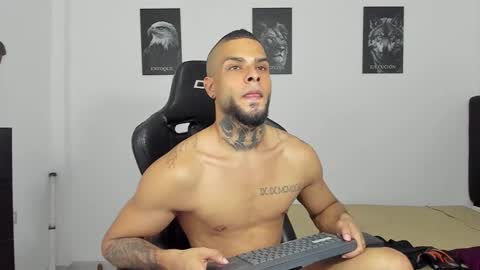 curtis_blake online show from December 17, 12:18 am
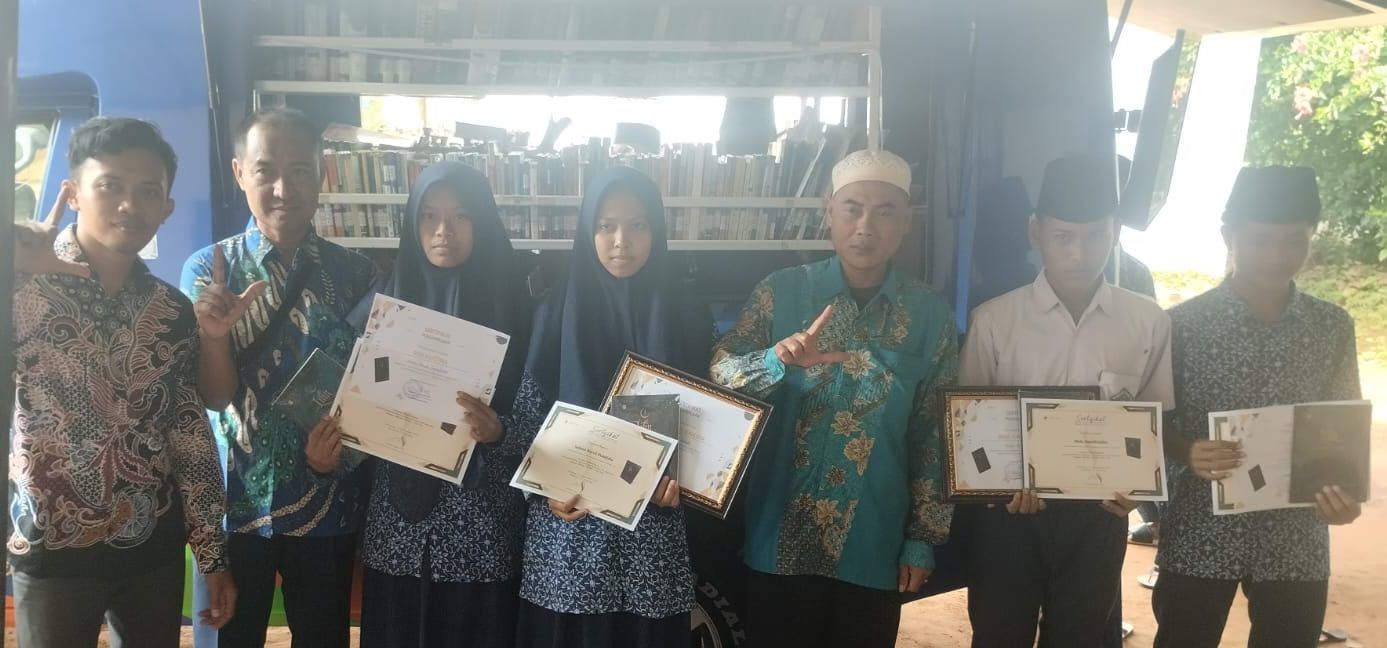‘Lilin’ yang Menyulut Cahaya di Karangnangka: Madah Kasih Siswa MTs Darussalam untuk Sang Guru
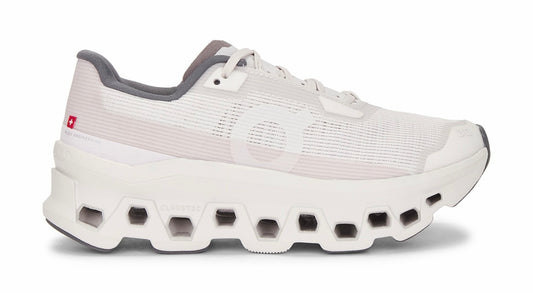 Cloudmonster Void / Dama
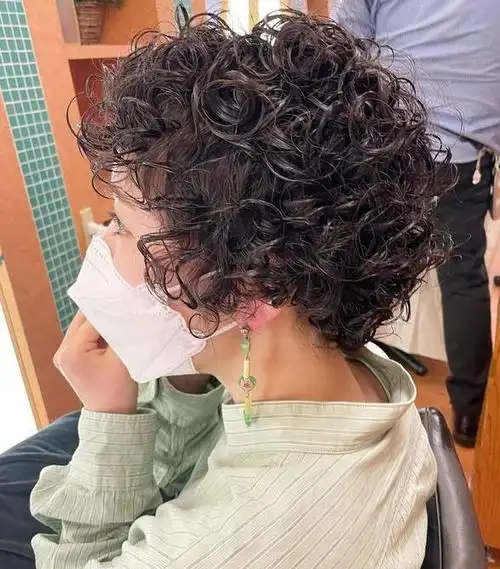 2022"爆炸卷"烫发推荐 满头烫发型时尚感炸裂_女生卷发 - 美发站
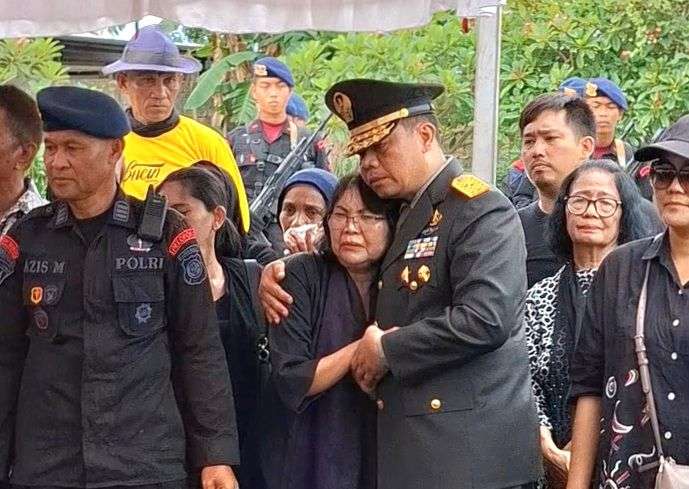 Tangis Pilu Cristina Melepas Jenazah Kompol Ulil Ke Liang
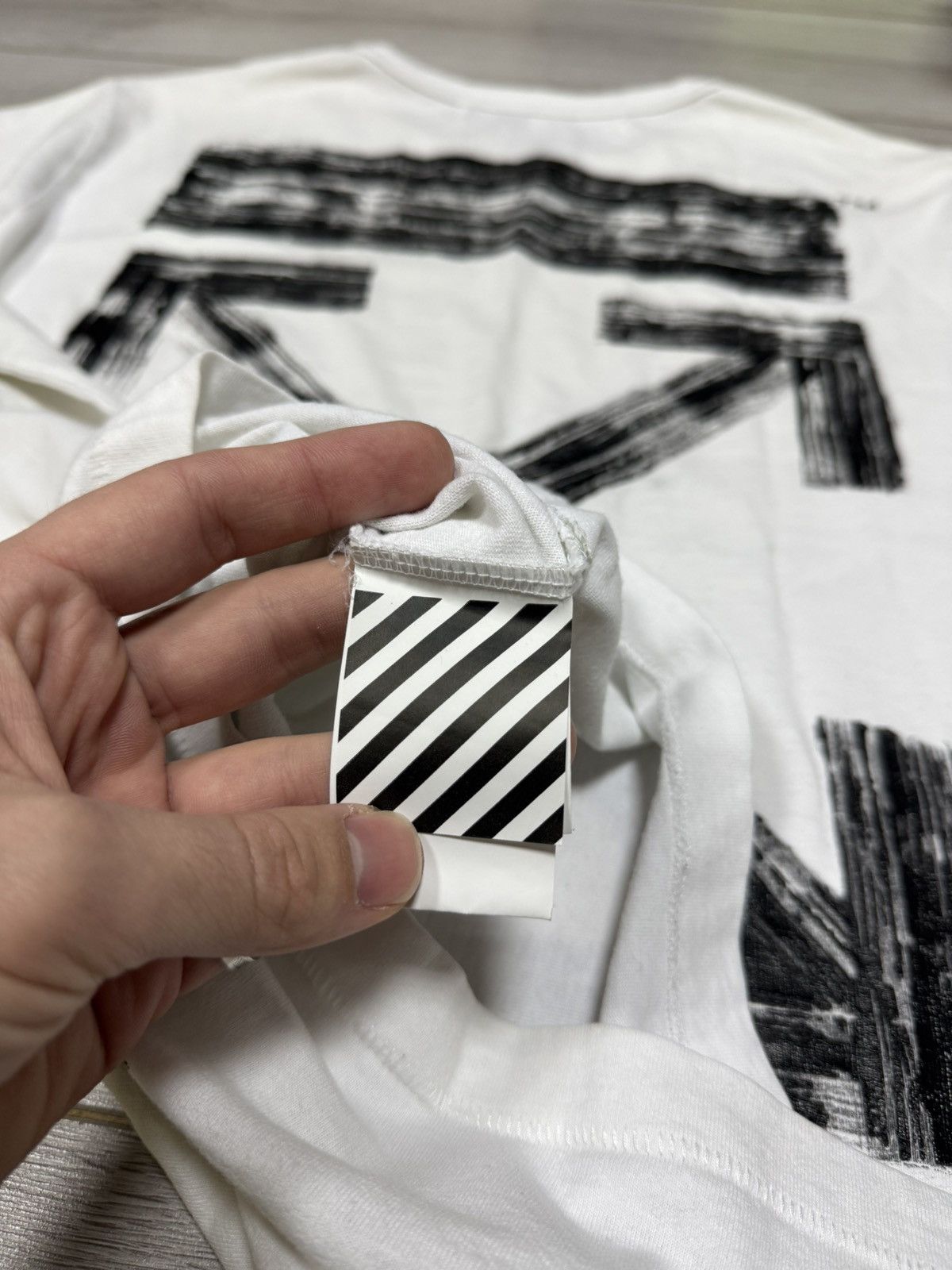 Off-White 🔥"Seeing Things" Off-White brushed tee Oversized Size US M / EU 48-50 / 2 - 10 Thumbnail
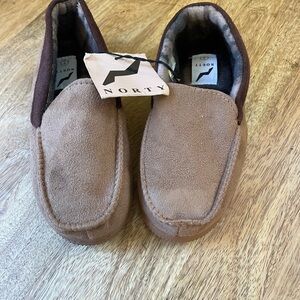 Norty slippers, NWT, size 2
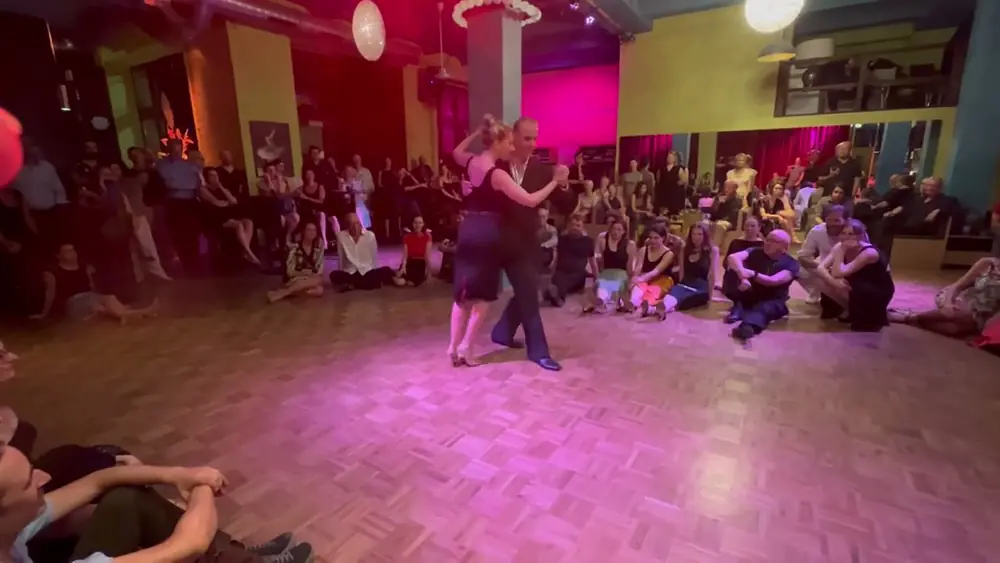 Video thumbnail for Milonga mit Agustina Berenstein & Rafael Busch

^^^^^^^^^^^^^^^^

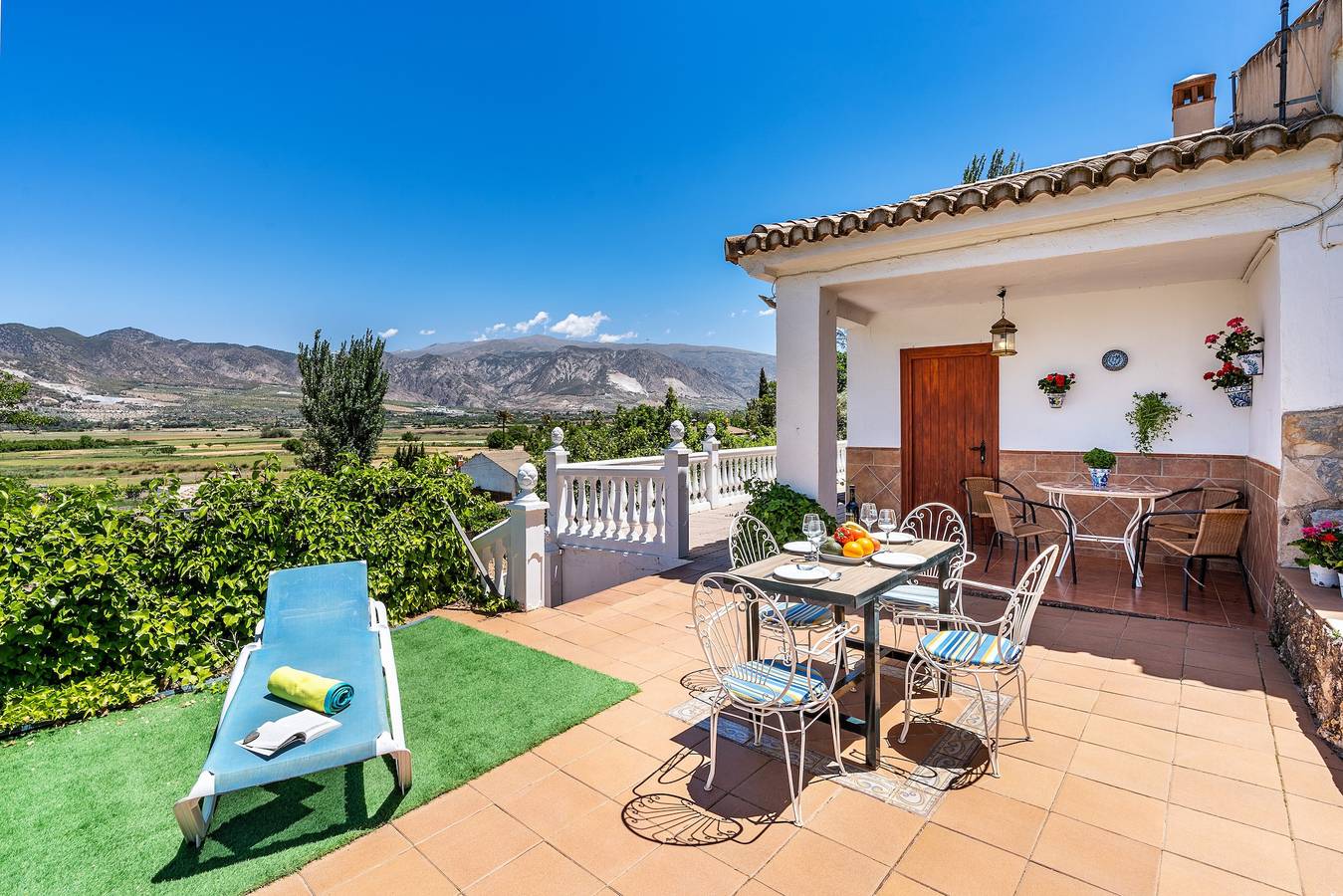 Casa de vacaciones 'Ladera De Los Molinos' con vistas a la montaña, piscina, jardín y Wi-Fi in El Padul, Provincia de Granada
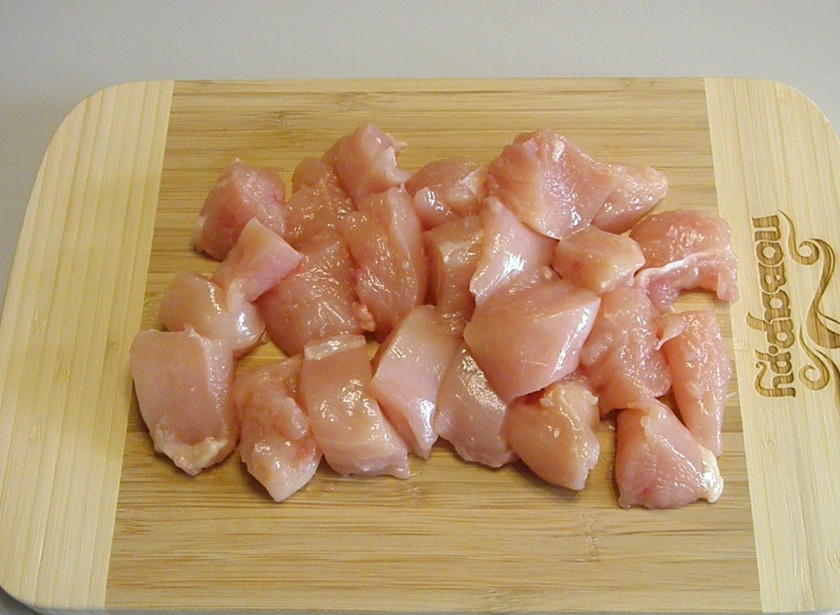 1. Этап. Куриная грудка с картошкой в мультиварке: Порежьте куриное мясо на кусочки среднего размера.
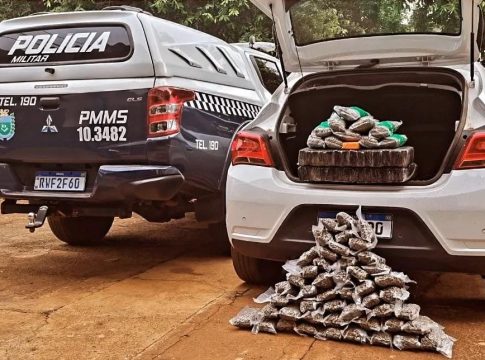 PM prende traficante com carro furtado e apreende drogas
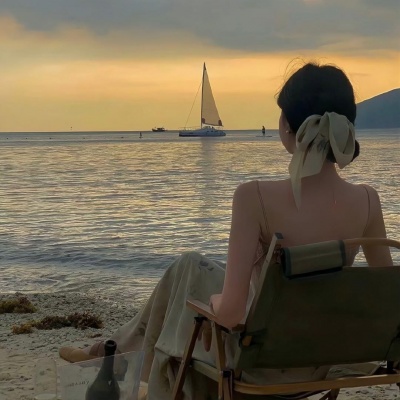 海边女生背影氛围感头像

^^^^^^^^^^^^^^^^

Your answer should consist of the lines above between those holding "Tangis Pilu Cristina" and "Video thumbnail for", inclusive, reproduced word for word and without pictures.

 Tangis Pilu Cristina Melepas Jenazah Kompol Ulil Ke Liang
 Off-White 🔥"Seeing Things" Off-White brushed tee Oversized Size US M / EU 48-50 / 2 - 10 Thumbnail
 Norty slippers, NWT, size 2
 Video thumbnail for Milonga mit Agustina Berenstein & Rafael Busch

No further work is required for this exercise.